Dataset entries:
((

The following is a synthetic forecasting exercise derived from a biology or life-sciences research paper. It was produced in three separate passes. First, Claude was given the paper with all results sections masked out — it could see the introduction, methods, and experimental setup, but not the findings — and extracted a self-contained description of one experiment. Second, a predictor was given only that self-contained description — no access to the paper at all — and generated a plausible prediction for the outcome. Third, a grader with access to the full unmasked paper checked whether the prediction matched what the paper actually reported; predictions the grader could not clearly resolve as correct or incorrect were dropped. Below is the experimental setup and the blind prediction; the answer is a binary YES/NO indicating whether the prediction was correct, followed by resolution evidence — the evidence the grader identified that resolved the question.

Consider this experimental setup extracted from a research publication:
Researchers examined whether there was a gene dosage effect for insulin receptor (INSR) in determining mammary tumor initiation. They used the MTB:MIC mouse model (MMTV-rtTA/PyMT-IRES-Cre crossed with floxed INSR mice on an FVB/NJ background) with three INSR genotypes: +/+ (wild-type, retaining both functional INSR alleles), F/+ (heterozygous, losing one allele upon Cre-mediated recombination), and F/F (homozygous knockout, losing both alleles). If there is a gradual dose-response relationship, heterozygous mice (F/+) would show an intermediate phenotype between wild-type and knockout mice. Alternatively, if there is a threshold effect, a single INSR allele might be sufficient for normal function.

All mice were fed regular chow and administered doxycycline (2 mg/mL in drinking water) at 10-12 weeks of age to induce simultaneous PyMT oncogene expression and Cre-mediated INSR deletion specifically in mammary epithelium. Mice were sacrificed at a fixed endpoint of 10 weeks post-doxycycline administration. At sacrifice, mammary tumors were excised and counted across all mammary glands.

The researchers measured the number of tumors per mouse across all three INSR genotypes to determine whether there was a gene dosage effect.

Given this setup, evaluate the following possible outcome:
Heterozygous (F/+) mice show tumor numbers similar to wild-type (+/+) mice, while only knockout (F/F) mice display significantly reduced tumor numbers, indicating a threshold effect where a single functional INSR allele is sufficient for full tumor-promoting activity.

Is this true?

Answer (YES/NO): NO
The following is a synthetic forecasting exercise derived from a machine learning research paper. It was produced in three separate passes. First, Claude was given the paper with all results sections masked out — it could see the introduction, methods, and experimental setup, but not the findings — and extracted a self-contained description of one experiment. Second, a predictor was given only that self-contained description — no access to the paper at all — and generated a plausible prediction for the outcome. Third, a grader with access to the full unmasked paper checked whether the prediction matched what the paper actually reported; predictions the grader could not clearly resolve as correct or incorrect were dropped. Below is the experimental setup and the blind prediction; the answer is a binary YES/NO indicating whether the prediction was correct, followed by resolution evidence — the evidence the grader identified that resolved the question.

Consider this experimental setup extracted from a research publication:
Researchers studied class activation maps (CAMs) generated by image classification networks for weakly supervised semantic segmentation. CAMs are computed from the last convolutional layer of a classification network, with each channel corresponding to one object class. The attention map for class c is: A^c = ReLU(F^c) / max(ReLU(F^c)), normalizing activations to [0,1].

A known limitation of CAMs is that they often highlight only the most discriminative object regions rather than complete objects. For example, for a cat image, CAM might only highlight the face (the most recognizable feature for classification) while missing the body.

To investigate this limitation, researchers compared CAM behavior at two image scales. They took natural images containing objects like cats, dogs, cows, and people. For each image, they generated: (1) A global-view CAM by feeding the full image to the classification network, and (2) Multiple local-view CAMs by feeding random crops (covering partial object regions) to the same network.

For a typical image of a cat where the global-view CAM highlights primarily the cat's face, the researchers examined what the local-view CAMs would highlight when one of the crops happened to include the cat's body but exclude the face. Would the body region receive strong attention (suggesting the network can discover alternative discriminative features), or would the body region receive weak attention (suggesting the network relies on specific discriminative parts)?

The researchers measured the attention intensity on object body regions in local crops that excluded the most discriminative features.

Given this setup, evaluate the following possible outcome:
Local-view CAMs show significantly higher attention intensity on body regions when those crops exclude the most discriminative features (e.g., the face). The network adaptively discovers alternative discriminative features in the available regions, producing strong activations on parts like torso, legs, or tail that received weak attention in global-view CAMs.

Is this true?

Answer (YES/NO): YES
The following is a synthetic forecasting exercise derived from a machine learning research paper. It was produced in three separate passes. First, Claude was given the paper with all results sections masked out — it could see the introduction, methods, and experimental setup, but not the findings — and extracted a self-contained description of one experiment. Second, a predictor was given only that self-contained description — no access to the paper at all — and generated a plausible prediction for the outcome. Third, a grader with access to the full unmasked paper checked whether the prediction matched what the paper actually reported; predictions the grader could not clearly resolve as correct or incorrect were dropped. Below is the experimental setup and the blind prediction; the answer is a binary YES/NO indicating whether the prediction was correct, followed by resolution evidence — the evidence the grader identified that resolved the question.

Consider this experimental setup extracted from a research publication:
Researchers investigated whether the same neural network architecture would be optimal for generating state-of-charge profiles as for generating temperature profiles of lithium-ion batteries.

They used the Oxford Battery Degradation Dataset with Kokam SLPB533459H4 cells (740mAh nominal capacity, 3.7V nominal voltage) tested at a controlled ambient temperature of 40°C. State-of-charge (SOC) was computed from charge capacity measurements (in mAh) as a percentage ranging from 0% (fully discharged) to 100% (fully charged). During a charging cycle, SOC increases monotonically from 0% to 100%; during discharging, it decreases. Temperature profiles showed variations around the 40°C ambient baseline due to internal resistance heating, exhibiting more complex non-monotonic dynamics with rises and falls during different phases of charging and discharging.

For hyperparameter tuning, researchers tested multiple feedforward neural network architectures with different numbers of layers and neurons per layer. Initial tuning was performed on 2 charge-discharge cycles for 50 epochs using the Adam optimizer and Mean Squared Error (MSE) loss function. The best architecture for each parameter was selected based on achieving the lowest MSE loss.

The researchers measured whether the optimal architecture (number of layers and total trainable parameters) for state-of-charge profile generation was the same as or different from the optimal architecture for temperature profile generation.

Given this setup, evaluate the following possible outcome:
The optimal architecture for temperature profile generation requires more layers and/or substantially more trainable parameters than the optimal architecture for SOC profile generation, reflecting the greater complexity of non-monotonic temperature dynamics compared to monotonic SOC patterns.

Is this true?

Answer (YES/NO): NO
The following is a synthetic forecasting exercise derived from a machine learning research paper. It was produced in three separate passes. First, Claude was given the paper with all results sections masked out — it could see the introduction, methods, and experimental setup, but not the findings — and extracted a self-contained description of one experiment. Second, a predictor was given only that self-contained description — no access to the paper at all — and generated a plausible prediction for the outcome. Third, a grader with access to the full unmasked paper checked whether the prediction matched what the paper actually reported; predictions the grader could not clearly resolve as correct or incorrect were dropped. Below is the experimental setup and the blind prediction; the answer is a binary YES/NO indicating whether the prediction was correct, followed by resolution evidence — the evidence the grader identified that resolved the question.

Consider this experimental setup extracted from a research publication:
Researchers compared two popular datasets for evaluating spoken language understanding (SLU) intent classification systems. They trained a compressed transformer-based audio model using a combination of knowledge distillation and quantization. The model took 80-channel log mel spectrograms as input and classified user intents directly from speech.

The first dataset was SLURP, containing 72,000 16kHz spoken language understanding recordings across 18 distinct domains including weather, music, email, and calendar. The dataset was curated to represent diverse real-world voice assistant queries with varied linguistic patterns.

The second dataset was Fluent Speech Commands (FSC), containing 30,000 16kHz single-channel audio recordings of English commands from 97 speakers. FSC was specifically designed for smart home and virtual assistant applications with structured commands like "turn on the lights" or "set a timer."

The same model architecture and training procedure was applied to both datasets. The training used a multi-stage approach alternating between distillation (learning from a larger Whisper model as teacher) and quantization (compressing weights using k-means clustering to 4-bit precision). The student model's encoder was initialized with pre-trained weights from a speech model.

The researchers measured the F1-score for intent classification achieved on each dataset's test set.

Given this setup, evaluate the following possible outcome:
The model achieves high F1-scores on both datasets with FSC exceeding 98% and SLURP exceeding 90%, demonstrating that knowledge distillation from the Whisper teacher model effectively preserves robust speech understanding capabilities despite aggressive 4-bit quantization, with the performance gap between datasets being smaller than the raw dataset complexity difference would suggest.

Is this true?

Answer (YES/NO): NO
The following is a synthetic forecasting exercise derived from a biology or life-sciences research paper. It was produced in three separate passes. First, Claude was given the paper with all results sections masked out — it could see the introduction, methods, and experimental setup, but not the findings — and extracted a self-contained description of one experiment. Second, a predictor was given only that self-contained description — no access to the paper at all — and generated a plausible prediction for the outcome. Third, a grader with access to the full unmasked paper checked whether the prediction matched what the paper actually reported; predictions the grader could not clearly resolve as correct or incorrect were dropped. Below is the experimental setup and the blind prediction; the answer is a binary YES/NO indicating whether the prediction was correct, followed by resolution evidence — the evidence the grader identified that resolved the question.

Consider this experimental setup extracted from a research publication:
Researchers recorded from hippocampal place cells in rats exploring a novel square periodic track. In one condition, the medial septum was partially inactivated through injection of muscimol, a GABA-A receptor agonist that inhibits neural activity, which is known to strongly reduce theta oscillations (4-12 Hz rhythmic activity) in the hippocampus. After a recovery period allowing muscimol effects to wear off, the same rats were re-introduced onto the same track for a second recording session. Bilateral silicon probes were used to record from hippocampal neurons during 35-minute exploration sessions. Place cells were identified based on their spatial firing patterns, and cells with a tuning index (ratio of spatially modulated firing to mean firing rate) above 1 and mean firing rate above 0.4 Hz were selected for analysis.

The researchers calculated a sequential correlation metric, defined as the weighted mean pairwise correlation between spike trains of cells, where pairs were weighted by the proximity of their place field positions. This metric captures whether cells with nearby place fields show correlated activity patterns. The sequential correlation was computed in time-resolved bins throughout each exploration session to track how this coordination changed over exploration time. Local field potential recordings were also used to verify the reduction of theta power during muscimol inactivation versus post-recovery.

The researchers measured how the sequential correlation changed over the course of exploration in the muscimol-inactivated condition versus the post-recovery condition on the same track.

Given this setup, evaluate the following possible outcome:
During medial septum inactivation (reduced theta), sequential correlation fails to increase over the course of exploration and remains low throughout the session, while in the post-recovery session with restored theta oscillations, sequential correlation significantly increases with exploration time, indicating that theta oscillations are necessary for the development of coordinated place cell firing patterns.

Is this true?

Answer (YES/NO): YES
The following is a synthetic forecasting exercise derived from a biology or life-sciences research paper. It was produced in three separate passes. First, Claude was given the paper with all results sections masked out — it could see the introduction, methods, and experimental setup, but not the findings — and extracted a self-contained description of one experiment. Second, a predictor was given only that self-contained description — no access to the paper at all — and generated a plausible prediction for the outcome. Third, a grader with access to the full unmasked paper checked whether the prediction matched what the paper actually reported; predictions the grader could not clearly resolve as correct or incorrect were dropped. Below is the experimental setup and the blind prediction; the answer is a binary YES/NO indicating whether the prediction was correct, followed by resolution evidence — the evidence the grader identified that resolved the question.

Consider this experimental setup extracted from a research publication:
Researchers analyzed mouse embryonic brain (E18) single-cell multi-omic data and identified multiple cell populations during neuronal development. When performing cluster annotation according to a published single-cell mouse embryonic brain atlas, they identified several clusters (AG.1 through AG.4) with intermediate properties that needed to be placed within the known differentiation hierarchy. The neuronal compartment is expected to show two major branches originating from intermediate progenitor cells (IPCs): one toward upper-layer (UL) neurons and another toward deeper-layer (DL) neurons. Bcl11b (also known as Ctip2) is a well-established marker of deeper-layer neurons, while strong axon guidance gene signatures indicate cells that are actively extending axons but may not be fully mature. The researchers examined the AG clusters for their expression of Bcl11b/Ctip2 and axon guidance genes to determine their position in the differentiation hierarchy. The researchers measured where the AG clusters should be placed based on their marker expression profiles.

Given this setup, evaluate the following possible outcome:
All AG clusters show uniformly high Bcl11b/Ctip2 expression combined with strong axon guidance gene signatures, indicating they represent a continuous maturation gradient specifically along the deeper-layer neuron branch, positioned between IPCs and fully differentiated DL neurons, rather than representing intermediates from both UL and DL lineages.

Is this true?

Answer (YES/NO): NO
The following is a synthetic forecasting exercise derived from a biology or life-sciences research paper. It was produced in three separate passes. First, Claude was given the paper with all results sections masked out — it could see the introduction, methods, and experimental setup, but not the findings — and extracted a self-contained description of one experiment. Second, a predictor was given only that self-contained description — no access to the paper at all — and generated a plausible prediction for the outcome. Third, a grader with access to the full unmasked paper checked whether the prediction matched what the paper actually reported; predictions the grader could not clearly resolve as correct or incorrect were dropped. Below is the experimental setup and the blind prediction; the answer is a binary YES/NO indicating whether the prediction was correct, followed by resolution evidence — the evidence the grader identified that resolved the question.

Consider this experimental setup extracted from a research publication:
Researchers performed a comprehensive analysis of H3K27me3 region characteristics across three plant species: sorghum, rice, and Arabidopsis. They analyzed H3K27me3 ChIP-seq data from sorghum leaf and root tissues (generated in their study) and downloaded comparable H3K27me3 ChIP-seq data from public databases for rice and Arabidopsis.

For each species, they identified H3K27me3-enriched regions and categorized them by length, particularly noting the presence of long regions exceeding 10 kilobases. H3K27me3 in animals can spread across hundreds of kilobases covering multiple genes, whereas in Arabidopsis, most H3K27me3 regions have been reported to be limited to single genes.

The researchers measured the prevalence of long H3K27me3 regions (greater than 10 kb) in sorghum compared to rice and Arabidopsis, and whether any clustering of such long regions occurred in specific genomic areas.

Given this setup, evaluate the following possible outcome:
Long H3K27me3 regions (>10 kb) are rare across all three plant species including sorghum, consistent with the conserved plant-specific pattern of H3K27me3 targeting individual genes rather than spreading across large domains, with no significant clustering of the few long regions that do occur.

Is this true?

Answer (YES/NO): NO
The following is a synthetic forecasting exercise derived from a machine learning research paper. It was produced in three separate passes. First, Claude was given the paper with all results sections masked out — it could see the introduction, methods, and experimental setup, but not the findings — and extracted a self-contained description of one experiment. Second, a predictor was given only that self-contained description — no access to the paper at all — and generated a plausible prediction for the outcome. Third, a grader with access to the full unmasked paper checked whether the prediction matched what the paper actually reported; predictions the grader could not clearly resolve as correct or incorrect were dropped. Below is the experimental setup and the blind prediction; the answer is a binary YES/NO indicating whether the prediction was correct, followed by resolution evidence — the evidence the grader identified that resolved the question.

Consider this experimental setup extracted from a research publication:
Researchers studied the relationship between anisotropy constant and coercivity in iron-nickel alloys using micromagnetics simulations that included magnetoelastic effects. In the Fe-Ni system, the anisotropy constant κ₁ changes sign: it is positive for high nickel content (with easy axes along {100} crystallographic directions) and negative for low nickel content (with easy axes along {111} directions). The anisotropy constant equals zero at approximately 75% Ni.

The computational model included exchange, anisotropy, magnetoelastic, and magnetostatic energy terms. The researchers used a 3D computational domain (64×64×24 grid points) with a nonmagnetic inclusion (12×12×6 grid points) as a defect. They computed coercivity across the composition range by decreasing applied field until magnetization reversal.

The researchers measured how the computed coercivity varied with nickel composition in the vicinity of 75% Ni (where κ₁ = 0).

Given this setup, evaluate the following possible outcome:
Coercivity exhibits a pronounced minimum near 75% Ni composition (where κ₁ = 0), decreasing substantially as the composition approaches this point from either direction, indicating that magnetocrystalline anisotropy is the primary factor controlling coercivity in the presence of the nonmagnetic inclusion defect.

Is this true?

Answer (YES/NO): NO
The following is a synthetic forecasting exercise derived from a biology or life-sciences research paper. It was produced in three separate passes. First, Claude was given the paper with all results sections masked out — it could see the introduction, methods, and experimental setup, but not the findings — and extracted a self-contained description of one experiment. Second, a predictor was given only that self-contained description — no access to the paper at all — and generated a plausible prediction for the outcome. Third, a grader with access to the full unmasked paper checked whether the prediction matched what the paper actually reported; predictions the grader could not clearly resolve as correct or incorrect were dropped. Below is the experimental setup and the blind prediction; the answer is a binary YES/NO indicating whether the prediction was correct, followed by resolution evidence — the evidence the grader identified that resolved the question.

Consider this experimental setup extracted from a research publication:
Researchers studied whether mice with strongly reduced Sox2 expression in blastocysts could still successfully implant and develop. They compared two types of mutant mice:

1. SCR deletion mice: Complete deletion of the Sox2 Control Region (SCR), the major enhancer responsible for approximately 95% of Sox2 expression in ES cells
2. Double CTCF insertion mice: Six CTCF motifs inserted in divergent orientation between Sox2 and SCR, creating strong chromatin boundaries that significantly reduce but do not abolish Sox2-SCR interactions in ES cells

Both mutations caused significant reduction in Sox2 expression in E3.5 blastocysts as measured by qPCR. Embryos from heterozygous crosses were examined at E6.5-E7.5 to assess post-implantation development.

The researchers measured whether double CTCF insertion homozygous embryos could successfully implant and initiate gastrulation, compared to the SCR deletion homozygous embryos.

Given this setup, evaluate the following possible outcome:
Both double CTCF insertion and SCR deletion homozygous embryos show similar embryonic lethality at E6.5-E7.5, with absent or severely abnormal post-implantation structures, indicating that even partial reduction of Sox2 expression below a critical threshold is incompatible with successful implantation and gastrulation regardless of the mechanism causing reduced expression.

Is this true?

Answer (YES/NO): NO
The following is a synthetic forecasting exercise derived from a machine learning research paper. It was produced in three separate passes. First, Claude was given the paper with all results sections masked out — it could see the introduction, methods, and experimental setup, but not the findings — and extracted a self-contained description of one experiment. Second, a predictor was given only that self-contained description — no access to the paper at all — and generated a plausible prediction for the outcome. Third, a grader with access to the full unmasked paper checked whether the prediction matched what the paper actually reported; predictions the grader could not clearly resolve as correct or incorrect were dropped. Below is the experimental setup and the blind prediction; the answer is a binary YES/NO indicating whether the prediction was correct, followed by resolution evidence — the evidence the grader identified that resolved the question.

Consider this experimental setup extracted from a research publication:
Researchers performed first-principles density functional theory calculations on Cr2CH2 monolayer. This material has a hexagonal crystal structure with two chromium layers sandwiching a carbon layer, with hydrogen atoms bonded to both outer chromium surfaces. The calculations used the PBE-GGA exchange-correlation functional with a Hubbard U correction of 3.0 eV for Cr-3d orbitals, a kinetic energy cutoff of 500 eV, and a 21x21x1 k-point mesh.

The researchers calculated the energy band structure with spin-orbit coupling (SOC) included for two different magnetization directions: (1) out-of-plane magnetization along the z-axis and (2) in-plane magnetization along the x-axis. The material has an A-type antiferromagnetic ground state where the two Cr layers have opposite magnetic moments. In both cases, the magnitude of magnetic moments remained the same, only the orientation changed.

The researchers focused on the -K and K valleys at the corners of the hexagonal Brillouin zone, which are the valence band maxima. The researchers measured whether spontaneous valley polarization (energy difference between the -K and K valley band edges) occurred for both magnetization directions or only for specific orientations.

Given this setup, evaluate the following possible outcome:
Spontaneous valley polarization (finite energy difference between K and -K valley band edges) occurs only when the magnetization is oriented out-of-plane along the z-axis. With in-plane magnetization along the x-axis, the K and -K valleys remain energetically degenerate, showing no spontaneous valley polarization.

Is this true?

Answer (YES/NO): YES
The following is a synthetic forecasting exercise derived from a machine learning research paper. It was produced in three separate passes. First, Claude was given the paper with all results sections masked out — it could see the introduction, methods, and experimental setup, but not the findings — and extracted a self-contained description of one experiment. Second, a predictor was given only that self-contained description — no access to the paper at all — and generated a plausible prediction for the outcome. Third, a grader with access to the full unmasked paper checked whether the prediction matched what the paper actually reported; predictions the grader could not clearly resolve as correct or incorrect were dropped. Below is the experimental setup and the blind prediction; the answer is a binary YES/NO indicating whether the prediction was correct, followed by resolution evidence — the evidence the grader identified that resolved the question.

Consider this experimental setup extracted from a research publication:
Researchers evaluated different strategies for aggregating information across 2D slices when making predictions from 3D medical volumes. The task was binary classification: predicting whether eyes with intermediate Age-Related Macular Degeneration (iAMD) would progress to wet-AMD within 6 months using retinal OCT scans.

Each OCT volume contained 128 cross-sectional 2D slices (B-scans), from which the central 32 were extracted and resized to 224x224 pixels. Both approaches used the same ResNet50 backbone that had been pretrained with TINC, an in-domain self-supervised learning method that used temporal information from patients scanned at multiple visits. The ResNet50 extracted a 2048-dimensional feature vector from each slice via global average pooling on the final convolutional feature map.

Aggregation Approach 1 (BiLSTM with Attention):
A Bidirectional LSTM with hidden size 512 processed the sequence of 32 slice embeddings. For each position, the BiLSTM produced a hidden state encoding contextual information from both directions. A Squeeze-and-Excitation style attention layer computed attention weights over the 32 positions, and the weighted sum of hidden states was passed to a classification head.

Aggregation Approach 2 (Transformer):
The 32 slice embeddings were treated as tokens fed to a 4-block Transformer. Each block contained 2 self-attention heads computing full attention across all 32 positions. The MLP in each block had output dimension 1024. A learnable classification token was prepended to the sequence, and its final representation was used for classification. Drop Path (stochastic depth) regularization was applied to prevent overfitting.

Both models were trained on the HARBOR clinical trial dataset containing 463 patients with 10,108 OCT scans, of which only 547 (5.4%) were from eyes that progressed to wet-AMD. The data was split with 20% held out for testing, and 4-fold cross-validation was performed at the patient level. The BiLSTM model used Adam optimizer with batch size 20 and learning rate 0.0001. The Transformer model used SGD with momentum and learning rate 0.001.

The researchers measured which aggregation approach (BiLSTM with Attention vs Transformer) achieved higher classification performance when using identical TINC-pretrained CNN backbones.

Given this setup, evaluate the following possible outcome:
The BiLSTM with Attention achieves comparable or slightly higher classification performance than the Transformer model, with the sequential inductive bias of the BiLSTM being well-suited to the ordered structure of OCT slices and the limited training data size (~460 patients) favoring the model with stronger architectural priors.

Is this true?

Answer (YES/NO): YES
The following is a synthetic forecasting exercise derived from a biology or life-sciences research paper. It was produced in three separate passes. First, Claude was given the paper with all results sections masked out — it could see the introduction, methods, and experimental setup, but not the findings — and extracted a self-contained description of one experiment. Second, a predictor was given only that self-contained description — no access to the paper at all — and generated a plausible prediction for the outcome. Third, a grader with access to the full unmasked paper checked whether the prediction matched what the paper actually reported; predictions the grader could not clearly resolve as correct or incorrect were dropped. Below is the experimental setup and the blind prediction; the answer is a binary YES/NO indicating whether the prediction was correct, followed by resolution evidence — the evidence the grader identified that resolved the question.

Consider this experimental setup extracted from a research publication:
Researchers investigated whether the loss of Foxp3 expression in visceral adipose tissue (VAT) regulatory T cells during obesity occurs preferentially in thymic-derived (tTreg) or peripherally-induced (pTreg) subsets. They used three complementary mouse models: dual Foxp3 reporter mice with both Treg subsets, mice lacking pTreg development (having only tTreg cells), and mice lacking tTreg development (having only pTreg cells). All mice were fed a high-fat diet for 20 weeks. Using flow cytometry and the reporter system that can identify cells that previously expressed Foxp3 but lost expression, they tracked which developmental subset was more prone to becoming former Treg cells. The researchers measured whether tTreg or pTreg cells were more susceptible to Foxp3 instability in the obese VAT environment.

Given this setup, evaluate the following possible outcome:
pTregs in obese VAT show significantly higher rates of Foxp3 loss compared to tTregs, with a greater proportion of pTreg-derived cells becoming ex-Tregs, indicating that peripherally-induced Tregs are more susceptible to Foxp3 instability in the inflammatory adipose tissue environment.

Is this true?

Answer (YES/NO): NO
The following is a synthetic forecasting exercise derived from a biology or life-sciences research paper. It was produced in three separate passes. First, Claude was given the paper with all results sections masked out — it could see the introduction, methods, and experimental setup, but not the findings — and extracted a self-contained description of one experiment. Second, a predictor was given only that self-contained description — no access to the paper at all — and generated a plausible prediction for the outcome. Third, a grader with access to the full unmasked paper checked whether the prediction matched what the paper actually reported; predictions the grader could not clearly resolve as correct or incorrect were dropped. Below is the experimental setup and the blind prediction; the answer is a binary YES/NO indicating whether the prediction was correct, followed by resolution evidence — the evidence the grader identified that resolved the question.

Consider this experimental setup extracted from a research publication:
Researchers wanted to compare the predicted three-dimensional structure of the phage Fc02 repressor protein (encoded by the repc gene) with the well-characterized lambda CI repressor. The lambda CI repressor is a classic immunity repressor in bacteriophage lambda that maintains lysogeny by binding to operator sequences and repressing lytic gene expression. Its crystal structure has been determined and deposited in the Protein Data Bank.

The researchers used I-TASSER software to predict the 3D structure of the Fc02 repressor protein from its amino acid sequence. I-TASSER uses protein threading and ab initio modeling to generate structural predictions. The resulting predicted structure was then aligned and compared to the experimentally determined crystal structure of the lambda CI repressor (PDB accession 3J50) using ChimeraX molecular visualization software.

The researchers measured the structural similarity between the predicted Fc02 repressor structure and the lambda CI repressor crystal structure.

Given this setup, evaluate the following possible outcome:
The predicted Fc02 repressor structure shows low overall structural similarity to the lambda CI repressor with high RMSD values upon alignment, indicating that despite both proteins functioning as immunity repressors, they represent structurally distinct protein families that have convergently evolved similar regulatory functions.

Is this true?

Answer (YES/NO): NO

))

Go through the records and gather the lines that hold "weighted".

The researchers calculated a sequential correlation metric, defined as the weighted mean pairwise correlation between spike trains of cells, where pairs were weighted by the proximity of their place field positions. This metric captures whether cells with nearby place fields show correlated activity patterns. The sequential correlation was computed in time-resolved bins throughout each exploration session to track how this coordination changed over exploration time. Local field potential recordings were also used to verify the reduction of theta power during muscimol inactivation versus post-recovery.
A Bidirectional LSTM with hidden size 512 processed the sequence of 32 slice embeddings. For each position, the BiLSTM produced a hidden state encoding contextual information from both directions. A Squeeze-and-Excitation style attention layer computed attention weights over the 32 positions, and the weighted sum of hidden states was passed to a classification head.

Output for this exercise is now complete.